### Text section

***

“Has the enemy’s front line been captured?” Question from Lieutenant-Colonel A. L. Hadow
Commanding Officer, Newfoundland Regiment
“The situation is not cleared up.” Answer from Brigade Headquarters
The Somme, France, July 1st, 1916
The Allies detonate a mine beneath the German trenches on Hawthorn Ridge. The noise is breathtakingly loud—people in London hear it. This is a signal that the attack will commence in ten minutes.
From their front lines, the first wave of Allied troops pour out, each battalion at its appointed time. They are met by heavy enemy fire.
Still 229 metres (250 yards) behind the front line, the Newfoundland Regiment waits to attack with the second wave at 8:40 a.m.
The Regiment’s orders are changed. The attack isn’t going as planned.
"I gave the order to advance. Then the leading line rose as one man and we started off." Recollections of Lieutenant-Colonel A. L. Hadow
Newfoundland Regiment, 1950s
The order to advance arrives by telephone. The front line trench and four lines of barbed wire lie ahead.
Our Regiment emerges into a firestorm of bullets. The only ones moving, they aim for the gaps in Allied barbed wire. The enemy guns are blazing.

***

### Source data
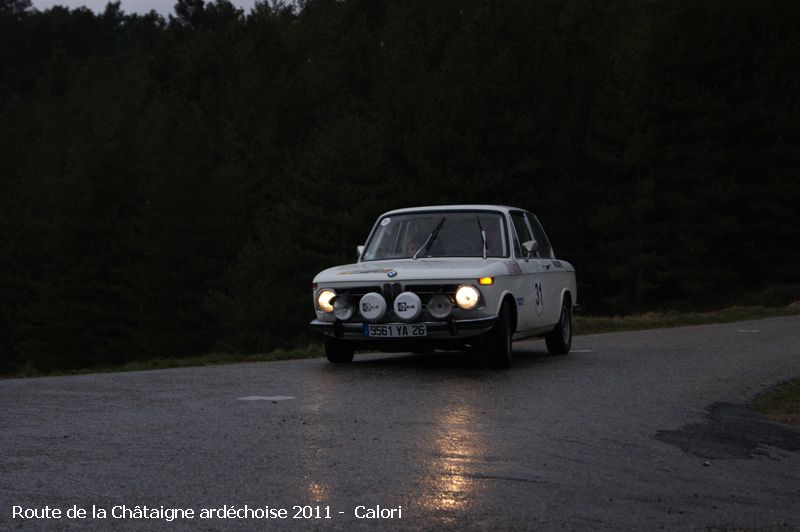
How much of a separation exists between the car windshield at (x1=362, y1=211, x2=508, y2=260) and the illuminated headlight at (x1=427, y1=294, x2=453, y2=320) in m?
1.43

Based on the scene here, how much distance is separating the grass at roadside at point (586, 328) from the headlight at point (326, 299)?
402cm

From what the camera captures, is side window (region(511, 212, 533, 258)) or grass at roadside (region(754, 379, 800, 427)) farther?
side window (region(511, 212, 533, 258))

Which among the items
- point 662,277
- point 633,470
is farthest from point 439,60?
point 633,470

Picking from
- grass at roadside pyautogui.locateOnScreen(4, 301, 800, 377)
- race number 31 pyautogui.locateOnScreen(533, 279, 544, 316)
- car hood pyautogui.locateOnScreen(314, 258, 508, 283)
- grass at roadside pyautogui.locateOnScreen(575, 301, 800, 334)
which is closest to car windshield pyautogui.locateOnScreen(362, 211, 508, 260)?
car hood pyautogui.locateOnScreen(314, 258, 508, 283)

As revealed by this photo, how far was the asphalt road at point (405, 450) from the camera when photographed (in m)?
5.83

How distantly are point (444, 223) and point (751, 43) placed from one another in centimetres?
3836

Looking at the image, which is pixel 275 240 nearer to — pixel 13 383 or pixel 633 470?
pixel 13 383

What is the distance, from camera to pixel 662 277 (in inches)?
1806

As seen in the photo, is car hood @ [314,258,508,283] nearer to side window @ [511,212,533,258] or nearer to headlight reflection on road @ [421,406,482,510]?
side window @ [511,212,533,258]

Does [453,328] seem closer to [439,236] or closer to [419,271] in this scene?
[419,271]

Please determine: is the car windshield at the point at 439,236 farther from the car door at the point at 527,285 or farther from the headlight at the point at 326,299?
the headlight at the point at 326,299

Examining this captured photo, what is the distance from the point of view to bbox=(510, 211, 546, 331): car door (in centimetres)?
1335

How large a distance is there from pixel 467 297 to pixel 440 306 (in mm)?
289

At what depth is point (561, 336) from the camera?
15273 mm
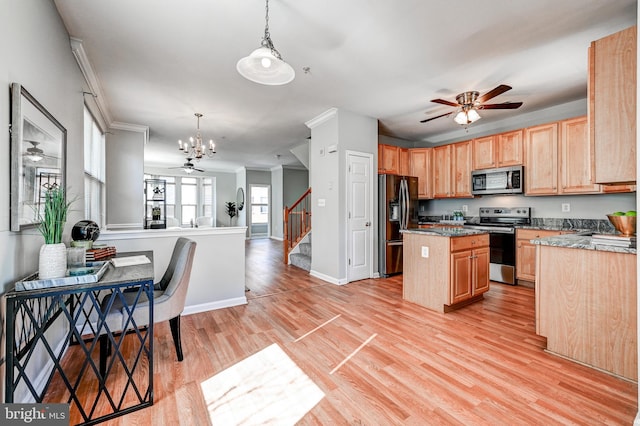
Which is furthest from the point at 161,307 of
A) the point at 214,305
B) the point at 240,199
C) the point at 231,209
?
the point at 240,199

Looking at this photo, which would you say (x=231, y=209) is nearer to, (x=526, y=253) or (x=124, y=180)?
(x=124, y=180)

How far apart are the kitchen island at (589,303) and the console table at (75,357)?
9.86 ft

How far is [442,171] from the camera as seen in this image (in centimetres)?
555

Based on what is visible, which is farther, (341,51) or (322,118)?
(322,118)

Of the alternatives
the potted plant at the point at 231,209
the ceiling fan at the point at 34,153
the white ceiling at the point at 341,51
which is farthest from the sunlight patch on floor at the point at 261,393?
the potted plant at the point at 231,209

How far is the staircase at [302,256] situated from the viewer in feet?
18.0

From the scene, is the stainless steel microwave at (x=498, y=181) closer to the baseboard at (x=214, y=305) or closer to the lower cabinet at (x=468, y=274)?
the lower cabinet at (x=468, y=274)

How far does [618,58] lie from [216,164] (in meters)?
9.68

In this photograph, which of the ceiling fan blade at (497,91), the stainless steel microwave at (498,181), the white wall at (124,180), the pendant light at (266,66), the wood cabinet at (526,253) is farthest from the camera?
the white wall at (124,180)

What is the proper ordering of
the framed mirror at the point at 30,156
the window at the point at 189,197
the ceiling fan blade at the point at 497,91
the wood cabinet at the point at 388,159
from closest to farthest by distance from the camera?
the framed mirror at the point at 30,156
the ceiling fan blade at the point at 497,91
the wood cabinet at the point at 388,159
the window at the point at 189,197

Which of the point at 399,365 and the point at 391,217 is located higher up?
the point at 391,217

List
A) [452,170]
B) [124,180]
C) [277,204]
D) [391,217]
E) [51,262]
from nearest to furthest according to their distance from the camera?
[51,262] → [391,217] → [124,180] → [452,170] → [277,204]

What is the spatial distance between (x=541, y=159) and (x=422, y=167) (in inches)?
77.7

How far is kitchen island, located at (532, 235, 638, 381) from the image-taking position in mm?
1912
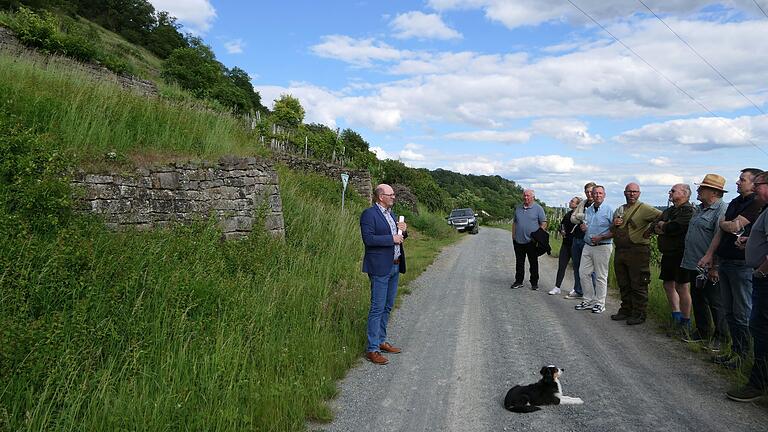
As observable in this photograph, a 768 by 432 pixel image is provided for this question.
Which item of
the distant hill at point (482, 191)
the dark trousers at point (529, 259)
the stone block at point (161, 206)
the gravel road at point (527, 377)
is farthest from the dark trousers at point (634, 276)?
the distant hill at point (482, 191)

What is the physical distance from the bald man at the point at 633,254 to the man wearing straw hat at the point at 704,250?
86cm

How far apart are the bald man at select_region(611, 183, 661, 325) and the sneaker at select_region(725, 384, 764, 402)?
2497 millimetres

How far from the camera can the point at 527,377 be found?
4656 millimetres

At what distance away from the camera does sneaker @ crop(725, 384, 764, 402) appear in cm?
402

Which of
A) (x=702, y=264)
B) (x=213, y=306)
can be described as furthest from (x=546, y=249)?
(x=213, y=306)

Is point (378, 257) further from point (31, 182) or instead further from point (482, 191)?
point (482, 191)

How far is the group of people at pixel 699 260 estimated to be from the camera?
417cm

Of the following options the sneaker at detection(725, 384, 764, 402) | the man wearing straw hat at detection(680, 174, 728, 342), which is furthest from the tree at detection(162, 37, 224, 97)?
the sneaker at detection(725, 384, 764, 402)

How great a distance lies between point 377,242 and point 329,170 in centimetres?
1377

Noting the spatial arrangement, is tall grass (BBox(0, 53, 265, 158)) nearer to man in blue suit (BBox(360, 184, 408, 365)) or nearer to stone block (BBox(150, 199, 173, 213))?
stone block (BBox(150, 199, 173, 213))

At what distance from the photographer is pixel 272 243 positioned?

***

### Task item
Answer these from the text about the Newfoundland Regiment at the Somme:
(a) How far behind the front line does the Regiment wait to attack?
(b) By what means does the order to advance arrive?
(c) How many lines of barbed wire lie ahead beyond the front line trench?

### Exercise solution
(a) 229 metres (250 yards)
(b) By telephone
(c) Four